What de-stresses you? Music? Taking a rest? Talking to a friend? Deep breathing and Yoga? Therapy? Actions to de-stress are critical for your overall wellness, and for managing your MS.

• Drugs/Medications

There is no question that all drugs have side effects and work differently for different people—both on the body and the brain. But folks need to do their homework, ask a lot of questions, and weigh the benefits vs. risks of each drug that is taken—both in the short-term and the long-term. In my opinion,

o YOU are in charge ultimately, not your doctor or anyone else.
o YOU know your body best.
o YOU acquire knowledge about the drugs.
o YOU take responsibility for monitoring what you are taking, keeping notes…

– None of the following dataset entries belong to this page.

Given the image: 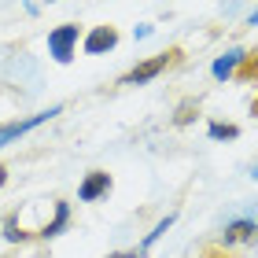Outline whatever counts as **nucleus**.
Masks as SVG:
<instances>
[{
	"instance_id": "f257e3e1",
	"label": "nucleus",
	"mask_w": 258,
	"mask_h": 258,
	"mask_svg": "<svg viewBox=\"0 0 258 258\" xmlns=\"http://www.w3.org/2000/svg\"><path fill=\"white\" fill-rule=\"evenodd\" d=\"M177 48H170V52H159V55H151V59H144V63H137L129 74H122V81L118 85H148V81H155L162 70H170L173 63H177Z\"/></svg>"
},
{
	"instance_id": "f03ea898",
	"label": "nucleus",
	"mask_w": 258,
	"mask_h": 258,
	"mask_svg": "<svg viewBox=\"0 0 258 258\" xmlns=\"http://www.w3.org/2000/svg\"><path fill=\"white\" fill-rule=\"evenodd\" d=\"M59 111H63V107L55 103V107H48V111H37V114H30V118H15V122H4V125H0V148H4V144H15L19 137L33 133L37 125H44L48 118H55Z\"/></svg>"
},
{
	"instance_id": "7ed1b4c3",
	"label": "nucleus",
	"mask_w": 258,
	"mask_h": 258,
	"mask_svg": "<svg viewBox=\"0 0 258 258\" xmlns=\"http://www.w3.org/2000/svg\"><path fill=\"white\" fill-rule=\"evenodd\" d=\"M48 52H52L55 63H70L74 59V52H78V26L74 22H63V26H55L48 33Z\"/></svg>"
},
{
	"instance_id": "20e7f679",
	"label": "nucleus",
	"mask_w": 258,
	"mask_h": 258,
	"mask_svg": "<svg viewBox=\"0 0 258 258\" xmlns=\"http://www.w3.org/2000/svg\"><path fill=\"white\" fill-rule=\"evenodd\" d=\"M107 192H111V173L92 170V173H85V181H81L78 199H81V203H96V199H103Z\"/></svg>"
},
{
	"instance_id": "39448f33",
	"label": "nucleus",
	"mask_w": 258,
	"mask_h": 258,
	"mask_svg": "<svg viewBox=\"0 0 258 258\" xmlns=\"http://www.w3.org/2000/svg\"><path fill=\"white\" fill-rule=\"evenodd\" d=\"M236 243H258V221H232L221 232V247H236Z\"/></svg>"
},
{
	"instance_id": "423d86ee",
	"label": "nucleus",
	"mask_w": 258,
	"mask_h": 258,
	"mask_svg": "<svg viewBox=\"0 0 258 258\" xmlns=\"http://www.w3.org/2000/svg\"><path fill=\"white\" fill-rule=\"evenodd\" d=\"M114 44H118V30H114V26H96L85 37V52L89 55H103V52H111Z\"/></svg>"
},
{
	"instance_id": "0eeeda50",
	"label": "nucleus",
	"mask_w": 258,
	"mask_h": 258,
	"mask_svg": "<svg viewBox=\"0 0 258 258\" xmlns=\"http://www.w3.org/2000/svg\"><path fill=\"white\" fill-rule=\"evenodd\" d=\"M247 59V52H240V48H232V52H225V55H218L214 59V67H210V74H214L218 81H229L232 74H236V67Z\"/></svg>"
},
{
	"instance_id": "6e6552de",
	"label": "nucleus",
	"mask_w": 258,
	"mask_h": 258,
	"mask_svg": "<svg viewBox=\"0 0 258 258\" xmlns=\"http://www.w3.org/2000/svg\"><path fill=\"white\" fill-rule=\"evenodd\" d=\"M70 225V203H63V199H59V203H55V218L48 221V225H44L41 232H37V236H44V240H52V236H59V232Z\"/></svg>"
},
{
	"instance_id": "1a4fd4ad",
	"label": "nucleus",
	"mask_w": 258,
	"mask_h": 258,
	"mask_svg": "<svg viewBox=\"0 0 258 258\" xmlns=\"http://www.w3.org/2000/svg\"><path fill=\"white\" fill-rule=\"evenodd\" d=\"M210 140H236L240 137V125H229V122H210L207 125Z\"/></svg>"
},
{
	"instance_id": "9d476101",
	"label": "nucleus",
	"mask_w": 258,
	"mask_h": 258,
	"mask_svg": "<svg viewBox=\"0 0 258 258\" xmlns=\"http://www.w3.org/2000/svg\"><path fill=\"white\" fill-rule=\"evenodd\" d=\"M196 114H199V100H184L181 107L173 111V125H188Z\"/></svg>"
},
{
	"instance_id": "9b49d317",
	"label": "nucleus",
	"mask_w": 258,
	"mask_h": 258,
	"mask_svg": "<svg viewBox=\"0 0 258 258\" xmlns=\"http://www.w3.org/2000/svg\"><path fill=\"white\" fill-rule=\"evenodd\" d=\"M170 225H173V214H166V218H162L155 229L148 232V236H144V243H140V251H148V247H151V243H155L159 236H166V232H170Z\"/></svg>"
},
{
	"instance_id": "f8f14e48",
	"label": "nucleus",
	"mask_w": 258,
	"mask_h": 258,
	"mask_svg": "<svg viewBox=\"0 0 258 258\" xmlns=\"http://www.w3.org/2000/svg\"><path fill=\"white\" fill-rule=\"evenodd\" d=\"M111 258H137V251H125V254H111Z\"/></svg>"
},
{
	"instance_id": "ddd939ff",
	"label": "nucleus",
	"mask_w": 258,
	"mask_h": 258,
	"mask_svg": "<svg viewBox=\"0 0 258 258\" xmlns=\"http://www.w3.org/2000/svg\"><path fill=\"white\" fill-rule=\"evenodd\" d=\"M4 181H8V170H4V166H0V188H4Z\"/></svg>"
},
{
	"instance_id": "4468645a",
	"label": "nucleus",
	"mask_w": 258,
	"mask_h": 258,
	"mask_svg": "<svg viewBox=\"0 0 258 258\" xmlns=\"http://www.w3.org/2000/svg\"><path fill=\"white\" fill-rule=\"evenodd\" d=\"M254 114H258V100H254Z\"/></svg>"
}]
</instances>
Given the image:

It sounds like common sense, but it is amazing how many people don’t do these things. One woman I counseled with MS was freaking out about losing her cognitive function. During our conversation, I learned she was taking a sleeping pill, anxiety pills, and pain pills every day! Another woman I spoke with last week said her neurologist wanted to start her on a DMT, and she wasn’t definitely diagnosed with MS yet!

The following websites are for further information and interest:

“Common Causes of Brain Fog: How to Deal with Brain and Mental Fatigue”

Brain Health Center (AARP) Lots of cool info about the brain: memory, fitness, diet, sleep…

The Link Between Your Immune System, Brain, and Alzheimer’s

“Are Cognitive Problems Blamed Too Much on MS?”

The brain is the most important part of the body—protect and take care of it!